Presiden Venezuela Nicolas Maduro.
REPUBLIKA.CO.ID, JAKARTA -- Amerika Serikat (AS) sejak lama menyimpan ambisi besar: menangkap Presiden Venezuela, Nicolás Maduro. Bagi Washington, pria berkumis tebal itu bukan sekadar pemimpin negara jauh di Amerika Selatan, melainkan sosok yang dianggap bertanggung jawab atas pelanggaran hak asasi manusia, penghancuran tatanan demokrasi, hingga dugaan keterlibatan dalam kejahatan lintas negara.
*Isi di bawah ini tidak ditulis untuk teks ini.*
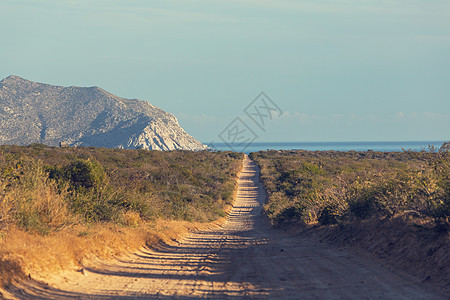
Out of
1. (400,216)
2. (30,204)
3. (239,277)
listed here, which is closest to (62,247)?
(30,204)

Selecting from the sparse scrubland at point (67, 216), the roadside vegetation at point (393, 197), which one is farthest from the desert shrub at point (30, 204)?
the roadside vegetation at point (393, 197)

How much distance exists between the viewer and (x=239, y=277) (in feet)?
28.5

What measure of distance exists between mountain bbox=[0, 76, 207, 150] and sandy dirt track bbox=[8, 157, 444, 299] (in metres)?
72.0

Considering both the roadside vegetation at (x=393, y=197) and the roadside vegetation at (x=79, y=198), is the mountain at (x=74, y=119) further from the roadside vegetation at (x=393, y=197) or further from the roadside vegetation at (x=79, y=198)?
the roadside vegetation at (x=393, y=197)

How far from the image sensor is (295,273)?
341 inches

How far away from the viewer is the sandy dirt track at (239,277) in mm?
7184

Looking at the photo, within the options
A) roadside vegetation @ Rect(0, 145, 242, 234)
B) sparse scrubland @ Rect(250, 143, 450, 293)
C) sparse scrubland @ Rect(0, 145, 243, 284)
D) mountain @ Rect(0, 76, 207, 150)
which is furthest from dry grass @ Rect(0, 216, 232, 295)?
mountain @ Rect(0, 76, 207, 150)

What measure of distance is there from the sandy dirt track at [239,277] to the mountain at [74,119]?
236 feet

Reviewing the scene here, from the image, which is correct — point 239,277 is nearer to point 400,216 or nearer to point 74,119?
point 400,216

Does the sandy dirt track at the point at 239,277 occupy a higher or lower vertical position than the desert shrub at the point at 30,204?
lower

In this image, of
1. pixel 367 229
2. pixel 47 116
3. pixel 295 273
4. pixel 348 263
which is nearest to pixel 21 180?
pixel 295 273

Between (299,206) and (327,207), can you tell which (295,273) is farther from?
(299,206)

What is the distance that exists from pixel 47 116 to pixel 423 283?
9276 centimetres

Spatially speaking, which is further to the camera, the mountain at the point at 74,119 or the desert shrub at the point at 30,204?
the mountain at the point at 74,119
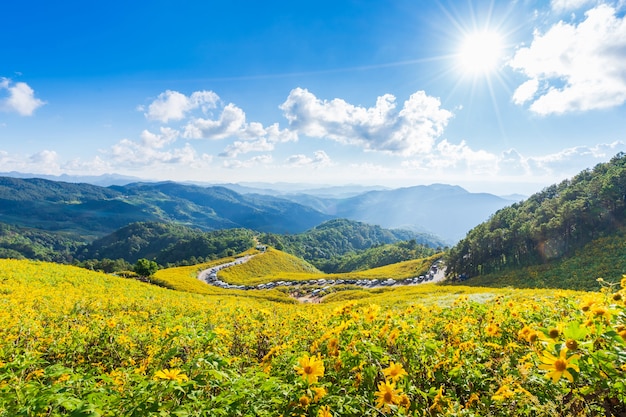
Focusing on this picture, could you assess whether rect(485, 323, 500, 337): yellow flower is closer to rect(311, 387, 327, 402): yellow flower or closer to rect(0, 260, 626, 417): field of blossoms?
rect(0, 260, 626, 417): field of blossoms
Di mata AS, pemerintahan Maduro bukan sekadar rezim otoriter yang keras kepala, tapi ancaman nyata bagi stabilitas regional dan kepentingan strategisnya di belahan selatan dunia. Tekanan pun datang bertubi-tubi, dari sanksi ekonomi yang melumpuhkan, tekanan diplomatik yang membuat Caracas terisolasi, hingga dakwaan kriminal yang menjadikannya buronan internasional paling diburu abad ini.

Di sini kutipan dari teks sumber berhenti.